Roundup of Echo Nest hacks at Stockholm Music Hack Day
Posted by Paul in events, Music, The Echo Nest on February 1, 2010
The first music hack day of the new decade is in the can. There were lots of great hacks produced over the weekend. Here are some of the hacks that used the Echo Nest APIs”
- Proxim.fm – PresentRadio is a QT4 application using the open source Last.fm libraries, it has metadata views and muchos dataporn provided by Echonest. It looks out for local bluetooth devices and will seamlessly switch to the new station when new people arrive/leave without interrupting the track.
- All In My Box – Allows non-djs to whip up sweet 1 hour mixes in seconds (err, minutes, considering the time to actually beat-match the songs on the server). The drag and drop interface allows users to choose genres and artists and drop them onto a timeline.
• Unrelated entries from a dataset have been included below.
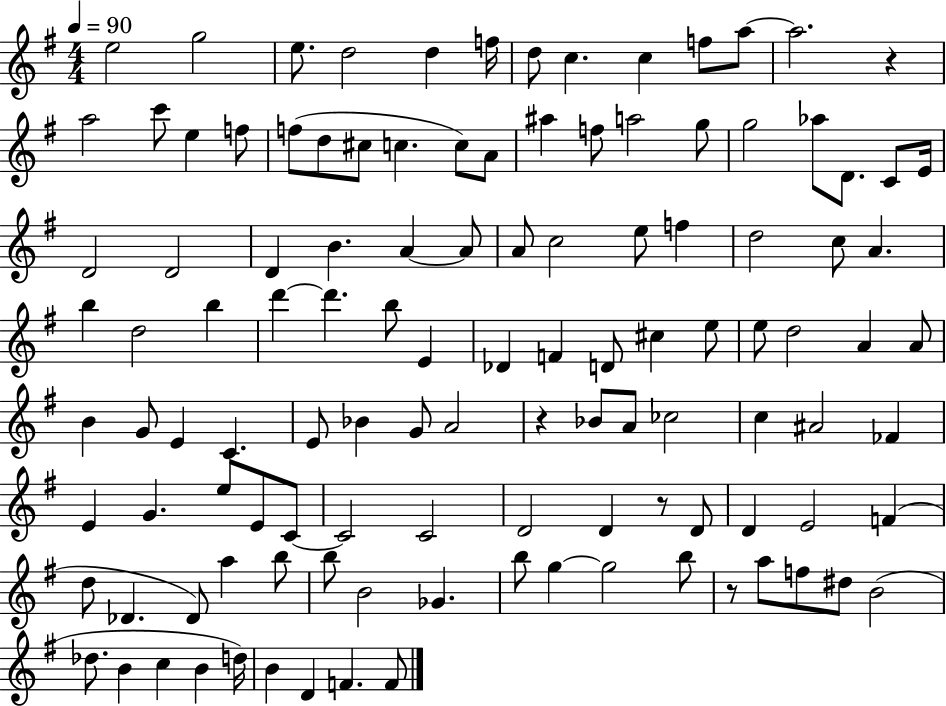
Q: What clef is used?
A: treble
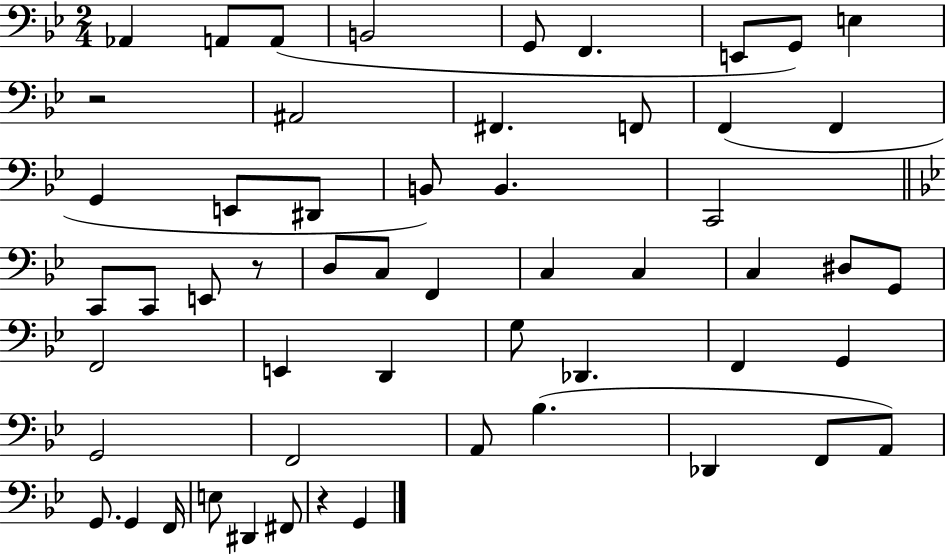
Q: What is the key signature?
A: BES major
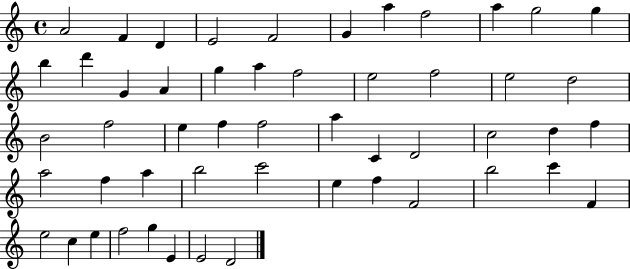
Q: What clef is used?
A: treble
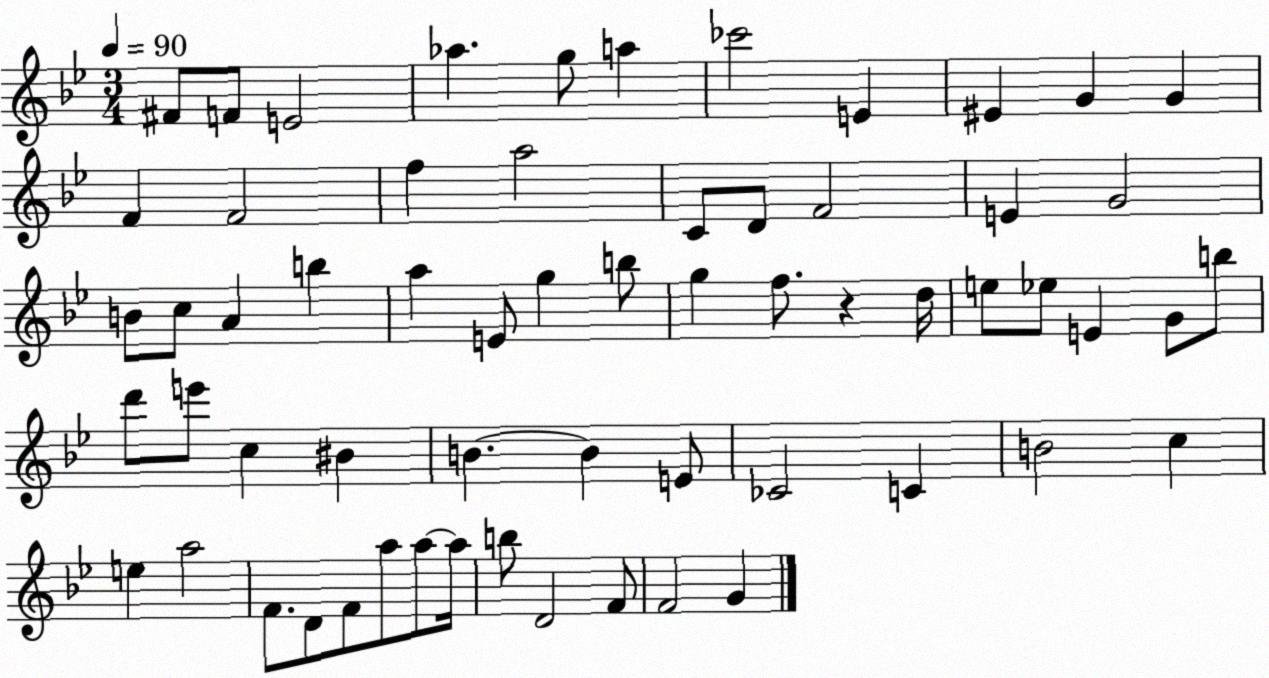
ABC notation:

X:1
T:Untitled
M:3/4
L:1/4
K:Bb
^F/2 F/2 E2 _a g/2 a _c'2 E ^E G G F F2 f a2 C/2 D/2 F2 E G2 B/2 c/2 A b a E/2 g b/2 g f/2 z d/4 e/2 _e/2 E G/2 b/2 d'/2 e'/2 c ^B B B E/2 _C2 C B2 c e a2 F/2 D/2 F/2 a/2 a/2 a/4 b/2 D2 F/2 F2 G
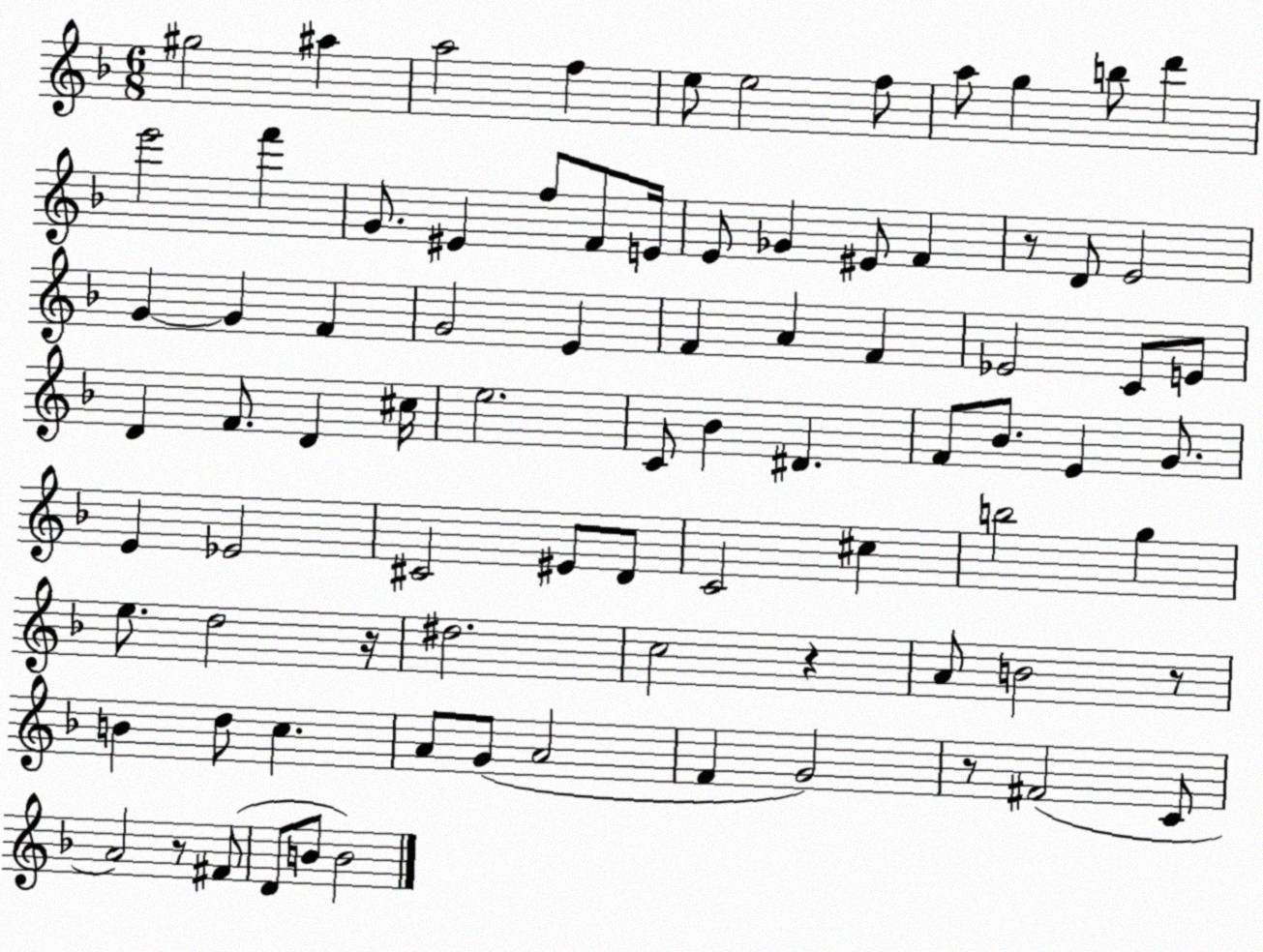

We use the Echo Nest api to get tracks from the selected genres and artists and stitch them together to create a mix that flows from artist to genre and back again. Echo Nest Prize Winner

- Echo Nest Midi Player – The Echo Nest Midi Player is a small box you plug into your music instrument (with midi protocol), and on the internet. In real time it plays tracks analysed on the Echo Nest. Echo Nest Prize Winner

- discoveOMatic – discoverOmatic allows you to discover new artists and tracks while listening to the radio or even your own collection. Simply select the radio station you’re currently listening to (currently on BBC brands supported) and we’ll do the rest. If you’re listening to music through other means and scrobbling to last.fm we can provide recommendation based on your currently playing or most recently scrobbled track as well. Discover the great music while listening to what you like with the discoverOmatic!
- All Music Is Equal – Take any piece of music and turn it into a “music pupil plays church organ, using a slightly stumbling metronome” version!
Screencast:
- Mystery Music Search – Mystery Music Search gives you the results for whatever the person before you searched for. Heavily inspired by mysterygoogle.com, and using the new Echonest search_tracks api. Echo Nest Prize Winner
- Mashboard – Mashboard is a simple dashboard for your SoundCloud tracks. You can analyze the tracks using the EchoNest analysis API, returning Key/Mode, BPM, and song section information that is written to the appropriate metadata fields in the SoundCloud track. What’s more, you can scrobble your tracks to your Last.fm profile while listening on your Mashboard profile page. Last, but certainly not least, you can trade your SoundCloud tracks on TuneRights by making and accepting offers from other users, managing the shareholders of your tracks, and bidding on other tracks in the TuneRights system. Echo Nest Prize Winner

- HacKey – This hack looks gives you a chart that shows you the keys of your most listened to songs in your last.fm profile. (Read more about HacKey in this post).
Echo Nest Prize Winner

- AlbexOne – A mechanical device that creates unique visual patterns of the songs you are listening to! – Echo Nest Prize Winner

Congrats to all the winners and thanks to all for making cool stuff with the Echo Nest!